■ TEXTE SOURCE:
La violence du temps déchire l’âme.
 Par la déchirure entre l’éternité.
  Simone Weil

Les événements des 7, 8 et 9 janvier ont plongé un pays entier, pendant quelques jours, dans un état de sidération proportionnel au déni qui lui préexistait. À la phase du réconfort unitaire, dont les marches du 11 janvier se firent à la fois la source et l’expression, s'est substitué, de toutes parts, un profond désir d’élucidation.


Paris, place de la République

 

Plusieurs écoles s’opposèrent et continuent de confronter leurs explications – sociologiques, économiques, psychiatriques, géopolitiques. Mais aux yeux du plus grand nombre, ces débats polymorphes et souvent stimulants pèsent de peu de poids devant le caractère révélateur d’un double drame dont l’exceptionnelle portée dynamite toute tentation de relativisme et oblige chacun, si réticent soit-il, à regarder en face une situation désormais irréductible à une grille d’analyse unique, simplificatrice ou partisane. La décence à ce stade voudrait que l’événement ne concoure à servir d'autre cause que celle de l’honnêteté intellectuelle (la bonne foi…), qui n’est pas la tiédeur ni l’absence de conviction.

■ EXTRAITS DES LIGNES:
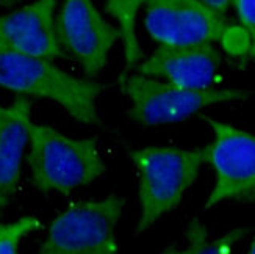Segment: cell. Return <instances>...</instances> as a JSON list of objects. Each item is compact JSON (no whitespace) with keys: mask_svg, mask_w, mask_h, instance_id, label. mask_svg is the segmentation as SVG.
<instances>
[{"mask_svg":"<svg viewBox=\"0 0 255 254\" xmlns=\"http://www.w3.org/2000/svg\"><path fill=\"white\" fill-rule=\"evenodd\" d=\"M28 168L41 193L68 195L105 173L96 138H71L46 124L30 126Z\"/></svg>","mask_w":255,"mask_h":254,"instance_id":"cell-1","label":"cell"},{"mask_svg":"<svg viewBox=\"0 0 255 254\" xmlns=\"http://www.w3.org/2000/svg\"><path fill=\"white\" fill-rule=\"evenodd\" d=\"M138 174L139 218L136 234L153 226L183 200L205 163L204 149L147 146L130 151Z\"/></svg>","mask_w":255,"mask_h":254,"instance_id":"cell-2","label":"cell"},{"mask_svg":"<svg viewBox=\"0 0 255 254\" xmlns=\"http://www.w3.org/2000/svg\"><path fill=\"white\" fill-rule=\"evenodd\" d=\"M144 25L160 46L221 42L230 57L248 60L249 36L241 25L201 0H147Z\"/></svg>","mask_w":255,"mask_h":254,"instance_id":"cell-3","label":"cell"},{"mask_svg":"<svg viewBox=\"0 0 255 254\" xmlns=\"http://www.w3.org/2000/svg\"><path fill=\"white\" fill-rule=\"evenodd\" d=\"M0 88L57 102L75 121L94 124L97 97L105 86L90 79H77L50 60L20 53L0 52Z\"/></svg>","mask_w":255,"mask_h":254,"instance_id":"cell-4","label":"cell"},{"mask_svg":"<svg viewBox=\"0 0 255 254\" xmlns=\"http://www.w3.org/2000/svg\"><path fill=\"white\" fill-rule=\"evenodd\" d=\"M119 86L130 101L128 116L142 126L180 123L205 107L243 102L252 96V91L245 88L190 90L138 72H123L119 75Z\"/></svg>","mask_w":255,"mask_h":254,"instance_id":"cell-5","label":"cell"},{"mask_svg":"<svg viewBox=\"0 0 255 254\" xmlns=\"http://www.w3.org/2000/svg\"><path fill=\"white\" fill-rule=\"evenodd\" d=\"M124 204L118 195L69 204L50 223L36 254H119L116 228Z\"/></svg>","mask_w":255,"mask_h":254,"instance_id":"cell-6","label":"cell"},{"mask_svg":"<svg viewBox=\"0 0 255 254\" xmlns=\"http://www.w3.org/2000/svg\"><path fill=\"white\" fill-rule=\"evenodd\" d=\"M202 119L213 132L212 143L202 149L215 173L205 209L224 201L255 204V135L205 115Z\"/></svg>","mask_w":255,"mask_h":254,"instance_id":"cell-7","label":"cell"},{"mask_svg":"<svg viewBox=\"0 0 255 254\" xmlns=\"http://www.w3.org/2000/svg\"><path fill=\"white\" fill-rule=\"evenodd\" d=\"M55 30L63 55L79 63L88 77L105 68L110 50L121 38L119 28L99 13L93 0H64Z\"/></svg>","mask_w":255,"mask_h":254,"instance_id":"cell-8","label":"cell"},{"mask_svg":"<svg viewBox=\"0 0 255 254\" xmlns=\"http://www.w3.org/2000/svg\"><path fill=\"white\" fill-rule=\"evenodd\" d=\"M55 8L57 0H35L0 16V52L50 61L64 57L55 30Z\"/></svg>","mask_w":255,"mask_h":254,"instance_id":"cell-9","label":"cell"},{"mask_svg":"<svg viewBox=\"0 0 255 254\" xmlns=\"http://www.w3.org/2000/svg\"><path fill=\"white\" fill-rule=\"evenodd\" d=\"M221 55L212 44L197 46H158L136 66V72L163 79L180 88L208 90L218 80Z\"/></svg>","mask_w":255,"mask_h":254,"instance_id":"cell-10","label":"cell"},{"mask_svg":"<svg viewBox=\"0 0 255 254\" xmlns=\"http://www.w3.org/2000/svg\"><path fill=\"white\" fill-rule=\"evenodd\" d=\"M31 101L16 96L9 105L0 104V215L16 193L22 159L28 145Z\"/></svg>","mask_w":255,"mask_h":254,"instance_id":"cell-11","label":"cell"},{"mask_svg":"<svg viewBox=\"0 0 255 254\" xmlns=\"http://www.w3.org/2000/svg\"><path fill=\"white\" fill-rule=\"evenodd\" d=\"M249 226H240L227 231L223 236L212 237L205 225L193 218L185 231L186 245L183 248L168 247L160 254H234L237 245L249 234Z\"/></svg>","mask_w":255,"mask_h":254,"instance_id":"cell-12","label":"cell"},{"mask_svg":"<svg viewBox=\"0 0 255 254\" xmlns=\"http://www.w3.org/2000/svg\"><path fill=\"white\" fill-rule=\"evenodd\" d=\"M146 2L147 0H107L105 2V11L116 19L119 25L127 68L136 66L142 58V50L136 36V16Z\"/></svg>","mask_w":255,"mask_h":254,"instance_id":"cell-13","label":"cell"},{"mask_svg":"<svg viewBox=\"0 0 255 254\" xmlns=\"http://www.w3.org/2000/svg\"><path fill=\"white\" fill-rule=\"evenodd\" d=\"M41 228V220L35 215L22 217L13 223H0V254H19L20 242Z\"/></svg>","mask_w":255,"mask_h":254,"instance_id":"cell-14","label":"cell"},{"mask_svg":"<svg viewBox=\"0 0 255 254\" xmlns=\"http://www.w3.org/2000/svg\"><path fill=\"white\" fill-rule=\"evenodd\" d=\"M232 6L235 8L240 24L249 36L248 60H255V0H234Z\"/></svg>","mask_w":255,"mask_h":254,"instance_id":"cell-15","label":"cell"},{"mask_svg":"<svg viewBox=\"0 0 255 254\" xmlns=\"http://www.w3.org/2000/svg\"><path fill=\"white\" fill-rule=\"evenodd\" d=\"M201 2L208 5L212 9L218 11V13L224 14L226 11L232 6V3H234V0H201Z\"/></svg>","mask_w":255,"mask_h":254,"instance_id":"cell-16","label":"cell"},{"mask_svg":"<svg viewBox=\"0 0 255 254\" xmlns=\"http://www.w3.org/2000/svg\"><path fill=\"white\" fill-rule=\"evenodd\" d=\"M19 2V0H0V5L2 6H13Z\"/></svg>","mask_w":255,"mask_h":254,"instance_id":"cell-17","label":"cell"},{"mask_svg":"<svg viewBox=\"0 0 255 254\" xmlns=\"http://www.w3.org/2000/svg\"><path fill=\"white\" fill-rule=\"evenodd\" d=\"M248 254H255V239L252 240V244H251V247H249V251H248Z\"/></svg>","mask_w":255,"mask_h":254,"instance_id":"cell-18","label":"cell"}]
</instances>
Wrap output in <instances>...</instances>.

■ EXERCICE: Réécrivez, s'il vous plaît, le passage du texte source compris entre « Par la déchirure » et « profond désir d’élucidation. », bornes incluses, en remplaçant « sidération » par « stupeur ». Les lignes proviennent d'une autre source que le texte.

■ RÉSULTAT:
Par la déchirure entre l’éternité.
  Simone Weil

Les événements des 7, 8 et 9 janvier ont plongé un pays entier, pendant quelques jours, dans un état de stupeur proportionnel au déni qui lui préexistait. À la phase du réconfort unitaire, dont les marches du 11 janvier se firent à la fois la source et l’expression, s'est substitué, de toutes parts, un profond désir d’élucidation.